I was always a John Wayne fan and was glad that he won his only Oscar for True Grit back in 1969. It was one of the very few roles where I felt he played a character instead of playing John Wayne. I really enjoyed the 1969 version and, in fact, watched it again on Wednesday night.
Today Teena and I went to see the newest version with Jeff Bridges as Rooster Cogburn. This version was supposed to be truer to the 1968 novel by Charles Portis.
"Following the murder of her father by hired hand Tom Chaney, 14-year-old farm girl Mattie Ross sets out to capture the killer. To aid her, she hires the toughest U.S. marshal she can find, a man with "true grit," Reuben J. "Rooster" Cogburn. Mattie insists on accompanying Cogburn, whose drinking, sloth, and generally reprobate character do not augment her faith in him. Against his wishes, she joins him in his trek into the Indian Nations in search of Chaney. They are joined by Texas Ranger LaBoeuf, who wants Chaney for his own purposes. The unlikely trio find danger and surprises on the journey, and each has his or her "grit"

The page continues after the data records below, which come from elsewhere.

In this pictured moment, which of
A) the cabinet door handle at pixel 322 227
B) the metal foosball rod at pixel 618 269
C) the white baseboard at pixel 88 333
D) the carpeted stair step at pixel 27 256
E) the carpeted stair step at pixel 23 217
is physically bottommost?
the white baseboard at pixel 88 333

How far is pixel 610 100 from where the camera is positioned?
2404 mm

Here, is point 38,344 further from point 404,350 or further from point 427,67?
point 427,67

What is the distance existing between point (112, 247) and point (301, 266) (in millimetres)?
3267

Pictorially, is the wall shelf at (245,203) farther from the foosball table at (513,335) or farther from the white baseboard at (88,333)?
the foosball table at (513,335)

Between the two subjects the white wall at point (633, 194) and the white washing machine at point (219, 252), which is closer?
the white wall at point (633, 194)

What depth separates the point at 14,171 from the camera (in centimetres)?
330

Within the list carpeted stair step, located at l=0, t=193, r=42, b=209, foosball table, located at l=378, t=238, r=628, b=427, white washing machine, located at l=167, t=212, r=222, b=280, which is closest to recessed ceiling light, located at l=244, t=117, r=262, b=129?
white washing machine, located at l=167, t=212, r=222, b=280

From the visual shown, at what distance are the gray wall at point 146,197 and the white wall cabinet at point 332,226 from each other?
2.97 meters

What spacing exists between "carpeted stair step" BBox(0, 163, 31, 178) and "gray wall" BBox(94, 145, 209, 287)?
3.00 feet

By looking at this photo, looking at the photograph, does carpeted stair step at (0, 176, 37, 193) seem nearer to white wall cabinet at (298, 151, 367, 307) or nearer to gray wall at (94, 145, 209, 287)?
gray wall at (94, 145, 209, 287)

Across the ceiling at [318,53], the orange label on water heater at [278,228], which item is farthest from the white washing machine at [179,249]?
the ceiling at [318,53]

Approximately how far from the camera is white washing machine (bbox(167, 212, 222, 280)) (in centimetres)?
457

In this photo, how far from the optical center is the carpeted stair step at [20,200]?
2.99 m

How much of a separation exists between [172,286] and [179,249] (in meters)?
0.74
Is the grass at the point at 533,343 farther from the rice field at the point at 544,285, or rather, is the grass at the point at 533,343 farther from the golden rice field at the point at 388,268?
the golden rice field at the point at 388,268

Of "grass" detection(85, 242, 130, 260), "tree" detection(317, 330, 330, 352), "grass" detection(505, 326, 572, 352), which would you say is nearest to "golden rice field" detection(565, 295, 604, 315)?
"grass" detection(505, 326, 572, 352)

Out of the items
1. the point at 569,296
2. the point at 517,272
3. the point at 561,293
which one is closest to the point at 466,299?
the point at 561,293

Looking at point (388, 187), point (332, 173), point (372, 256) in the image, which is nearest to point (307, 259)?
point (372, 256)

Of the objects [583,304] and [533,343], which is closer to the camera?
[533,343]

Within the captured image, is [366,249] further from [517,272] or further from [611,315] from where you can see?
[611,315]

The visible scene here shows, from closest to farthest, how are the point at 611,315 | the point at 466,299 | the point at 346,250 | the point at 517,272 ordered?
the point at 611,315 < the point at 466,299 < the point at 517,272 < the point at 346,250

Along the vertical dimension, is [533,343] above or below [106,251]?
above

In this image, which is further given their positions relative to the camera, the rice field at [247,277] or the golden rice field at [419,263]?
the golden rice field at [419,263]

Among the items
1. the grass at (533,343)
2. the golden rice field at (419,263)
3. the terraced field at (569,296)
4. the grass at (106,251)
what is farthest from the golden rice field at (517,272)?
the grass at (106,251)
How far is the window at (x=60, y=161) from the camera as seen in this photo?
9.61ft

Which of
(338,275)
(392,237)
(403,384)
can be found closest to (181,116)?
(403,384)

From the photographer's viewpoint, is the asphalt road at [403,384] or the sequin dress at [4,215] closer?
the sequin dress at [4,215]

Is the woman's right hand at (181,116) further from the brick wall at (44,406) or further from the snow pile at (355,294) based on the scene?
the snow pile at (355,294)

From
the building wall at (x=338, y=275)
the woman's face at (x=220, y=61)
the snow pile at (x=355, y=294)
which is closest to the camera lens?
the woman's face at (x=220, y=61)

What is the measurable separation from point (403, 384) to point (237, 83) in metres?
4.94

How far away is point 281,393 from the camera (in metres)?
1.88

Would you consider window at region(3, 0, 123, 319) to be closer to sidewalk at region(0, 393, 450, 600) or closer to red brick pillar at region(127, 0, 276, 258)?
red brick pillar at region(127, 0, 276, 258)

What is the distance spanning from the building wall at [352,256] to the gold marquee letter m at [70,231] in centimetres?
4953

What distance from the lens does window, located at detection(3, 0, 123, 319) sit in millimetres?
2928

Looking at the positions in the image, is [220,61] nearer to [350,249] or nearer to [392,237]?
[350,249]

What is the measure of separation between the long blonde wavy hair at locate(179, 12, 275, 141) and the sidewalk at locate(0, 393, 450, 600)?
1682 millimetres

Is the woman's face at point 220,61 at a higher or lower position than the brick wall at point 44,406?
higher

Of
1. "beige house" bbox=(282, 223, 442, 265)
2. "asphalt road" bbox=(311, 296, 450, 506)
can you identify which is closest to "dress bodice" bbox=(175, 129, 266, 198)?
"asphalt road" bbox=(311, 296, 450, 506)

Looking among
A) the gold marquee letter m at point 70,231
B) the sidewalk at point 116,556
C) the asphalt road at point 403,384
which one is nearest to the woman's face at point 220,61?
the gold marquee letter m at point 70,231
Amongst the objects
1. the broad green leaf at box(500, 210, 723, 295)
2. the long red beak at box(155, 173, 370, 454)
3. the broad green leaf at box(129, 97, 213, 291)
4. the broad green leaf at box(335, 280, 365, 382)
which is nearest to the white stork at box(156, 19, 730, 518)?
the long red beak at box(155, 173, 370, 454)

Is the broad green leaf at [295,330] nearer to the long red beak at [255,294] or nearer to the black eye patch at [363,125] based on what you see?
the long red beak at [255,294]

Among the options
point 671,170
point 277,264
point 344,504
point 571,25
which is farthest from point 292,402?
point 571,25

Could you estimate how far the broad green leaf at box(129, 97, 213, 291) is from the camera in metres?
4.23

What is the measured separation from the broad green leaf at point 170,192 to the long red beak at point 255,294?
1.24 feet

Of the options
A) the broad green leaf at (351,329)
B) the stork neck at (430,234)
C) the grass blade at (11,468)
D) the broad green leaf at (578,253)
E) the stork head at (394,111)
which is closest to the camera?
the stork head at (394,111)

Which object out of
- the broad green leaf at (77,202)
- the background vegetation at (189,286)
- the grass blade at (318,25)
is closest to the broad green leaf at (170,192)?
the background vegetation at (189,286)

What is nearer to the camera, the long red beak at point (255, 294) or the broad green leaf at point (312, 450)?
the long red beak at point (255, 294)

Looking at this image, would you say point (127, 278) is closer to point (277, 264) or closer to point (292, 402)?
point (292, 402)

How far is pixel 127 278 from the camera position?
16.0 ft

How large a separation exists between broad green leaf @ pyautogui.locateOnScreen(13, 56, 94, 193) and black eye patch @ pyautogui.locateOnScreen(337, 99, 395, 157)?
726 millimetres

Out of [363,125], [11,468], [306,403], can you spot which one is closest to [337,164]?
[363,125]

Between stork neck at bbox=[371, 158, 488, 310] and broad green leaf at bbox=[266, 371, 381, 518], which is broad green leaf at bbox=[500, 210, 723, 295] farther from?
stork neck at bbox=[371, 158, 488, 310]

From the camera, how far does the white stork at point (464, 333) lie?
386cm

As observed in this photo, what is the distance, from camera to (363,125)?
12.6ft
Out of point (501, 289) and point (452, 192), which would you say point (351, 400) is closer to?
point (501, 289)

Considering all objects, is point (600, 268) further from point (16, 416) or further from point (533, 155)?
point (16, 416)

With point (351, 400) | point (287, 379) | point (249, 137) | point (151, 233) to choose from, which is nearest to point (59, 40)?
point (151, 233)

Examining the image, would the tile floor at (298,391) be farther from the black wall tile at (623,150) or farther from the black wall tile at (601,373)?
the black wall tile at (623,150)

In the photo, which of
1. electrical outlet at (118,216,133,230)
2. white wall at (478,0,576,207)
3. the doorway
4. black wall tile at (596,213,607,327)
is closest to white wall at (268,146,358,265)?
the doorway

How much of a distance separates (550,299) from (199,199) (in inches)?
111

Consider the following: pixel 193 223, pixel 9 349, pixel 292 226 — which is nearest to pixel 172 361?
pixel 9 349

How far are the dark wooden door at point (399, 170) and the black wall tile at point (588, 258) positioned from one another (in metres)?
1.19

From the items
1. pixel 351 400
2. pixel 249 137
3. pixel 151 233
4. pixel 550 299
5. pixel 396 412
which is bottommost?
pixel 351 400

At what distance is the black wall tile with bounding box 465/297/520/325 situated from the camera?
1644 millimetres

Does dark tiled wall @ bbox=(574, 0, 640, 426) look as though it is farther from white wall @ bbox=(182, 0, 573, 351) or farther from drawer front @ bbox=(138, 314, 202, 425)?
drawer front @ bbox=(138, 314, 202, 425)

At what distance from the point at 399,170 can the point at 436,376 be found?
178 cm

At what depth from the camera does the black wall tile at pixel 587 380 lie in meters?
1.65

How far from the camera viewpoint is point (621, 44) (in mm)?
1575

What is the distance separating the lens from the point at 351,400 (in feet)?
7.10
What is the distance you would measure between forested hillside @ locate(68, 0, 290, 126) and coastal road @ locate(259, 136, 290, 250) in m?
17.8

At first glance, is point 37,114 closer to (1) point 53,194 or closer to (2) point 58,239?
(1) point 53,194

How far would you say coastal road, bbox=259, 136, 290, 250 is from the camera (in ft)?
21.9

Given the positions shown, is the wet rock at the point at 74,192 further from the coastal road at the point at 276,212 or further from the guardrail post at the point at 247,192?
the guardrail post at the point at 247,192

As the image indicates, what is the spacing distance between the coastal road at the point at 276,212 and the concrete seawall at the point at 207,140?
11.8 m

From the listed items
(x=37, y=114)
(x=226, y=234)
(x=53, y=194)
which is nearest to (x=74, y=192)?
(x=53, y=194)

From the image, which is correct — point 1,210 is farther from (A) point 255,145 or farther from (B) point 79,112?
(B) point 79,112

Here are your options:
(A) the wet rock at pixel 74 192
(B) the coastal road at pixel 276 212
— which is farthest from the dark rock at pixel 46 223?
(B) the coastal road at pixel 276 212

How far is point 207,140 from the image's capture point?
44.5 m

This was an excellent version which I give an 8 out of 10. Jeff Bridges was a more slovenly Rooster but I thought both Bridges and Wayne played the role excellently. Hailee Steinfeld was excellent as Mattie Ross and very equal to Kim Darby who had the original role. The improvement in this movie was Matt Damon was much better than Glen Campbell as the Texas Ranger LeBoeuf (in the new version always pronounced Le Beef).
The 2010 have some different twists and is told in a slightly different manner. I thoroughly enjoyed both versions and would recommend seeing this on the big screen while you can.
Now after seeing both versions, next up for me is the book.